Free Gift! Raise Your Hand if You're Over Fifty
Free Gift! Raise Your Hand if You're Over Fifty
Free Gift! Raise Your Hand if You're Over Fifty
Own your age, grab a gift, and get over it already.
The cheery greeting reminded me of an overly helpful salesclerk trying to sell me on a living room sofa (with fabric guard!) when I hadn’t even measured the room yet. “Thanks, but I’m really —honestly — just looking.”
AARP’s first enthusiastic invitation snuck into the house snuggled between a grocery flyer and Valpak envelope. Wrong address? I looked for my former husband’s name, but nope, this was all about me. AARP was sooo excited to invite me into its club and dangled a very practical looking trunk organizer as the goody bag favor. Still in my late 40s at the time, I decided they’d tapped into bad data and shoved the invitation towards the to-be-shredded pile.
But it happened again the next month, and when I furtively examined the list of benefits beneath the insulated lunch pack!, it was startlingly clear that this was no accident. I’d made the mailing list because of my upcoming eligibility for discounts, deals & benefits! once my heels crossed the 50-year mark... a birthday that didn’t sit on my calendar so much as it loomed over the last half of the year. I’d emphatically dug my heels into year forty-seven, upped my running miles, and begun applying copious amounts of anti-aging anything to my face and body, but nonetheless...
Side note: Shallow? Absolutely. But let's talk about the older woman's super power of invisibility sometime. And yes, I’m fully aware and appreciative that “birthdays are better than the alternative,” that shoulder-shrugged consolation tossed at celebrants by well-meaning younger friends who secretly know they’ll beat all of it with better nutrition and exercise. My parents died at age 61, and I am deeply grateful to be annoying my three kids, live and in person. When I’m gone, they’ll surely focus on my better qualities, instantly forgetting all the potentially useful information I’ve faithfully slipped into forwarded emails and ill-timed texts that at least one of them never reads... “annoying” is a two-way street, Matt!

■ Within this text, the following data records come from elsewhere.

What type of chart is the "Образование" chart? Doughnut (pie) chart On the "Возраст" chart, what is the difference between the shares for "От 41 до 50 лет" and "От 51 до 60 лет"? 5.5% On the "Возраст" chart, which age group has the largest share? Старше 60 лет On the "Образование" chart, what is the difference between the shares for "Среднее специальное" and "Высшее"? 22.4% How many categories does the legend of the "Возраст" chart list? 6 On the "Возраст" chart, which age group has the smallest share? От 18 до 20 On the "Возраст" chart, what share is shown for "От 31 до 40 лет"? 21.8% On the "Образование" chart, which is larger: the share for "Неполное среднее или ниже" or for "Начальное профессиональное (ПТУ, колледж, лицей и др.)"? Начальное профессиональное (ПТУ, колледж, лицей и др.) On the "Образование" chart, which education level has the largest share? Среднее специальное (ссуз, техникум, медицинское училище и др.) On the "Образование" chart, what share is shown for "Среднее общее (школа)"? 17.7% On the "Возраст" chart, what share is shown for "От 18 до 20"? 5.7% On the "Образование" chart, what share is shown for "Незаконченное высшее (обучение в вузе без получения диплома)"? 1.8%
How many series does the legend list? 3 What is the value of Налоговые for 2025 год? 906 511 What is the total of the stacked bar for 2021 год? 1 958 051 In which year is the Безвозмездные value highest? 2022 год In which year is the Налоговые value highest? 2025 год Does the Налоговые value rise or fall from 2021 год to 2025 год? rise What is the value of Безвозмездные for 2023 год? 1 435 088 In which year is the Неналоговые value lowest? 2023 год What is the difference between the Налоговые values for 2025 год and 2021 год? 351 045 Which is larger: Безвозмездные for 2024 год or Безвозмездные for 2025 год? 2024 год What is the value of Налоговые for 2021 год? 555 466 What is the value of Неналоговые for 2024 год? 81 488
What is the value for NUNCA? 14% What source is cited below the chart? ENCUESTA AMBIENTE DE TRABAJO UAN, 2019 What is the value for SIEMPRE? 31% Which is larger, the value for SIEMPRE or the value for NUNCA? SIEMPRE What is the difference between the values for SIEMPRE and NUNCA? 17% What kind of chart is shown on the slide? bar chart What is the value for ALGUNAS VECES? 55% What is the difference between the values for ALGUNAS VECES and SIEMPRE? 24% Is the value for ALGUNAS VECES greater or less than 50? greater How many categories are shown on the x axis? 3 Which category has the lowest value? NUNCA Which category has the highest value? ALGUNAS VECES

But AARP...! Are you talking to me?!
I finally asked my aunt who has wisely and stylishly navigated a couple of extra decades on me. Wrong person. Turned out twenty years is long enough to get over the shock and simply appreciate the discounts. I then imagined myself listening to an almost thirty-year old version of me moaning about a grey hair and cringed a little. Sorry Sue. A high school classmate, ahead of me on the timeline, echoed my aggressive shredding strategy, but he scoffed with a little more confidence (men over the age of fifty versus women of the same age is a snark for another day).
So... ten (gulp) years later, I’m still dancing around AARP. It doggedly followed me when I downsized to my condo a few years ago. The Valpak coupons and grocery flyers remain its mailbox buddies when it checks in with me, but other things have changed; namely, the economy is sputtering, and discounts are as welcome as dim lighting in a changing room. Several of my friends are embracing their naturally gorgeous grey, and from where I now stand, fifty-year-old Heather begins to look a bit young and unexperienced.
So... maybe we can finally be friends, AARP. My next decade swoops in for a landing this fall. Older friends have moved on to talk of retirement and Medicare. So, maybe I’ll at least open the envelope. I’m driving a smaller car now, so maybe, if they’re still offering that trunk organizer, I’ll at least scan the benefits on my way to the shredder.
And honestly, if it’s still not for me, I’m almost old enough to just toss it into recycling now.